Wednesday, February 25, 2015

According to this issue

Korean is a language that heavily uses topicalization, which is a process of letting your listener/reader know what the sentence is about, so that you don't have to have a subject later on. You could, for example, say, As for me, at 7:00 going to a party. We used to get on our Korean students for using In my case at the beginning of every sentence they made, but they did it because that's how you would set up a sentence in Korean. The basic method of setting up a sentence is different. It seemed to us English speakers that it was much more efficient (and natural) to simply say I am going to a party at 7:00. But we are using an entirely different system.

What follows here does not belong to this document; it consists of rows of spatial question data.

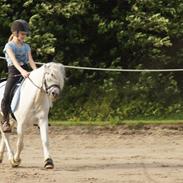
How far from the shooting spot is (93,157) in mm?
11961

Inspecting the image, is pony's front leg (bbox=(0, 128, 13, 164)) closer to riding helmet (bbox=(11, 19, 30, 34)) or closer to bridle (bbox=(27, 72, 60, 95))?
bridle (bbox=(27, 72, 60, 95))

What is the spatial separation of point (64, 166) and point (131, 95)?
27.5 ft

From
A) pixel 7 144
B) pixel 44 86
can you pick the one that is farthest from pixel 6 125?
pixel 44 86

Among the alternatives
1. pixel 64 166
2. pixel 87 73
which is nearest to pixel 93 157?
pixel 64 166

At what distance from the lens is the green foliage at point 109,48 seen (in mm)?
18125

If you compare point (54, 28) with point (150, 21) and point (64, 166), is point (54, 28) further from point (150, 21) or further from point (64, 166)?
point (64, 166)

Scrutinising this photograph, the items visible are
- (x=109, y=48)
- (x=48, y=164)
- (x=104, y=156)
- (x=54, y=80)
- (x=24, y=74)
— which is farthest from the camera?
(x=109, y=48)

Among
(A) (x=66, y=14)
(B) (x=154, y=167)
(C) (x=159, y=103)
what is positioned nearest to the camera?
(B) (x=154, y=167)

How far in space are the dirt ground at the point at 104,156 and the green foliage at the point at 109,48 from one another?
2.57 meters

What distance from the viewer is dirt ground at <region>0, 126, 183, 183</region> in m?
9.50

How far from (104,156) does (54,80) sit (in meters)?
2.58

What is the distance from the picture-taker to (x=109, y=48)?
20.0 meters

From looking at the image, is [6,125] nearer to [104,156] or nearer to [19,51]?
[19,51]

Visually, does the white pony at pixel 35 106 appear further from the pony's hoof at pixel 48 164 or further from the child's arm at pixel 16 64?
the child's arm at pixel 16 64
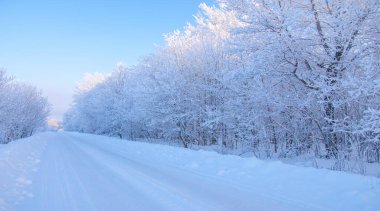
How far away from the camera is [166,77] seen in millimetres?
26188

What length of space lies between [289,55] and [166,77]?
14.2m

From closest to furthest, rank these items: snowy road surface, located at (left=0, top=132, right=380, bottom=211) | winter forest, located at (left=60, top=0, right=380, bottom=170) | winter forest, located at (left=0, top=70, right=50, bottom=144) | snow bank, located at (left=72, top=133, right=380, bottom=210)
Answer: snow bank, located at (left=72, top=133, right=380, bottom=210) → snowy road surface, located at (left=0, top=132, right=380, bottom=211) → winter forest, located at (left=60, top=0, right=380, bottom=170) → winter forest, located at (left=0, top=70, right=50, bottom=144)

So I was helping a Korean student the other day, and he had produced several sentences that said, in effect, According to this issue, the problem is x and y...I could see that this was in effect the same problem. The topic was the issue at hand, and he'd identified the topic. According to was the wrong expression; With respect to might have worked better; but the real problem was simply that it's very rare to even need to identify the topic in English; we have myriad other ways to put the reader's attention on a different topic. We tend not to use that way of establishing the topic.

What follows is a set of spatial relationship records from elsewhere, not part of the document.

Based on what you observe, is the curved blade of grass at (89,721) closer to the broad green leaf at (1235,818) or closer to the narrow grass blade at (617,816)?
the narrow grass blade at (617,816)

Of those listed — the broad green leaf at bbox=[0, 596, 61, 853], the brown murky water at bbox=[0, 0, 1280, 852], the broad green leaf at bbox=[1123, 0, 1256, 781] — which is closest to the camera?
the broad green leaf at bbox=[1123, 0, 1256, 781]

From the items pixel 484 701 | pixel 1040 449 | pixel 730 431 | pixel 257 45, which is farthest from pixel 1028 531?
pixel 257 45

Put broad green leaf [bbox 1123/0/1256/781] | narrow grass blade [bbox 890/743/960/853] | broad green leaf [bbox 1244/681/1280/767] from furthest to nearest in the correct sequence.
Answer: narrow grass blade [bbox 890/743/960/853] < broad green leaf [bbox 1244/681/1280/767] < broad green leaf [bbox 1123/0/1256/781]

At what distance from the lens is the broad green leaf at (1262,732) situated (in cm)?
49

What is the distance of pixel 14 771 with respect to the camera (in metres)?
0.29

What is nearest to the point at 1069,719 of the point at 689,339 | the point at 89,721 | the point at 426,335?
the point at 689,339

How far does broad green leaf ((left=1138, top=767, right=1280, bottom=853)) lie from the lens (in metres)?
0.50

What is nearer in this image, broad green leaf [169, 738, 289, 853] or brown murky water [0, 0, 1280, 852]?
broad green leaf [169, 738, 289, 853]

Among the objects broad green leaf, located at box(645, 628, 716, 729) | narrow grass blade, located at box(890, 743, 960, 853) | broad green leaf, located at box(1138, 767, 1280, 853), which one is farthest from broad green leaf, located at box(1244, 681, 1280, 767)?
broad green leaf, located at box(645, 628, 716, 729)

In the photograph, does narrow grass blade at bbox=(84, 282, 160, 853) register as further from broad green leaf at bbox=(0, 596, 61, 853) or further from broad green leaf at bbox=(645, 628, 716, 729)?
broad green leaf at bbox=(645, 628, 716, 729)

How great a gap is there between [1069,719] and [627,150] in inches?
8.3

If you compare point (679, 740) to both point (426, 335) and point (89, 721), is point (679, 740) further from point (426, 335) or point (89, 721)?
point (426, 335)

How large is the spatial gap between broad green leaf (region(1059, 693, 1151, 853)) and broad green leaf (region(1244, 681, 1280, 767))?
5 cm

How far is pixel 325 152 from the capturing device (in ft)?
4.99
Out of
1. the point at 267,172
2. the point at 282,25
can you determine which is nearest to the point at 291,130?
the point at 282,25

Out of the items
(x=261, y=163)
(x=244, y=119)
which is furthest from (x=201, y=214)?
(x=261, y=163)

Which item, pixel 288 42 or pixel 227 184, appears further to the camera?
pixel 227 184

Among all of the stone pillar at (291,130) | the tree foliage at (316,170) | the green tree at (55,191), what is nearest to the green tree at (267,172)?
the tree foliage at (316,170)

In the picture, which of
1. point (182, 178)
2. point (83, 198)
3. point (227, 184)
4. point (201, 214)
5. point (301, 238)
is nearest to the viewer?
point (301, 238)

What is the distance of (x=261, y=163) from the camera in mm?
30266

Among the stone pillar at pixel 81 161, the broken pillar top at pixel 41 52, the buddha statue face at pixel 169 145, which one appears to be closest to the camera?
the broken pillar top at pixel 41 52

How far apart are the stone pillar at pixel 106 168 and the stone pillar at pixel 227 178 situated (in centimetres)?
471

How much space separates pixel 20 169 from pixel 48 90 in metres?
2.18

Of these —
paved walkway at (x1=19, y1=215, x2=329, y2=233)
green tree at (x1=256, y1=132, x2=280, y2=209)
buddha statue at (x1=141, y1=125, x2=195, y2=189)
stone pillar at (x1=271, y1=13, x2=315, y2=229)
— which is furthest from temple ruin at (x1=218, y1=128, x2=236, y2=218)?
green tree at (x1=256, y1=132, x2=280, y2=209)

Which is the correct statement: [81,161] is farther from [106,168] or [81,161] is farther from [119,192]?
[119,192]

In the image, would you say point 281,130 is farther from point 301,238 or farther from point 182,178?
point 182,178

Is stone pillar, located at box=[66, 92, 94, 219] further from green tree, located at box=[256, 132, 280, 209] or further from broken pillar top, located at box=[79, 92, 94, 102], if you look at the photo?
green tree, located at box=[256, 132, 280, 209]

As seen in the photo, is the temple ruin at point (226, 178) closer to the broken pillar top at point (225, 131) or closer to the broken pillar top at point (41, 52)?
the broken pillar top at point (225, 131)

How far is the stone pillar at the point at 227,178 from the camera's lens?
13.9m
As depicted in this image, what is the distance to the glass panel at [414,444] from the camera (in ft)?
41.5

The reason I mention this is that computers can't pick up the cultural preference of ways of alerting a reader to a new topic. The computer could make the According to expression grammatical; it could ensure that there was a noun after it, and that it wasn't the main structure of the sentence. But it couldn't tell him what it meant. And it couldn't tell him that in English one tends to establish the topic differently.

Machine translator grammarians are proud that they have been able to work in the grammar of concordances, such that their software will catch the fact that, for example, we generally say interested in rather than interested by or interested with. If the computer can catch the expression, or the opportunity, to put you on the same path as 90% of English speakers, then it has made your output make more sense to English readers and has made you a better writer. But if it's unable to get you to construct sentences differently, or it can't alert you to a subtle difference in what we take things to mean, then its job isn't done.

Our job as teachers is to do the jobs that computers can't do. We might take on the whole language and decide that it's best to teach students without ever using computers, and in this case we might be better off, because we're talking about the mindset of the person who sits down to write, and the tendency to start off in a certain way, or set up a sentence in a certain way. But our problem is that the student has had the computer with him/her for every moment of his/her learning, so the English he/she has been producing is already without the benefit of this direction of teaching, and this student is quite used to putting these topicalizing expressions in front of everything he/she creates, without the benefit of auto-correction essentially reminding him/her that it's inappropriate. It's similar to any habit-forming experience that basically had to be undone in the past.

We once had a group of Malaysian speakers who basically reported to us that 1) they spoke quite a bit of pidgin English in their lives before they had arrived in the US; and 2) in this form of English it was quite common to omit the -s ending in the process of matching subjects and verbs. It was difficult to convey to them how important this was in the construction of our language, when in fact, even if they were able to understand its importance, they were unable to undo years of bad-habit overlooking of the requirement. These days the computer automatically fixes the failure to match; it simply puts the -s on the verb and forces you to remove it deliberately. But what we are seeing is a higher level of bad habits, because students find it easier to create the basic sentences, allowing the computer to match subject and verb, and allowing the electronic dictionary to provide the necessary words; therefore they can make longer and more complex sentences that all have easily obtained, but not always appropriate, words. We might even mistake what they are doing for a very high level of sentence construction. It would be better understood as a high level of misguided sentence construction habits. And the computer doesn't recognize what it sees well enough to point that out.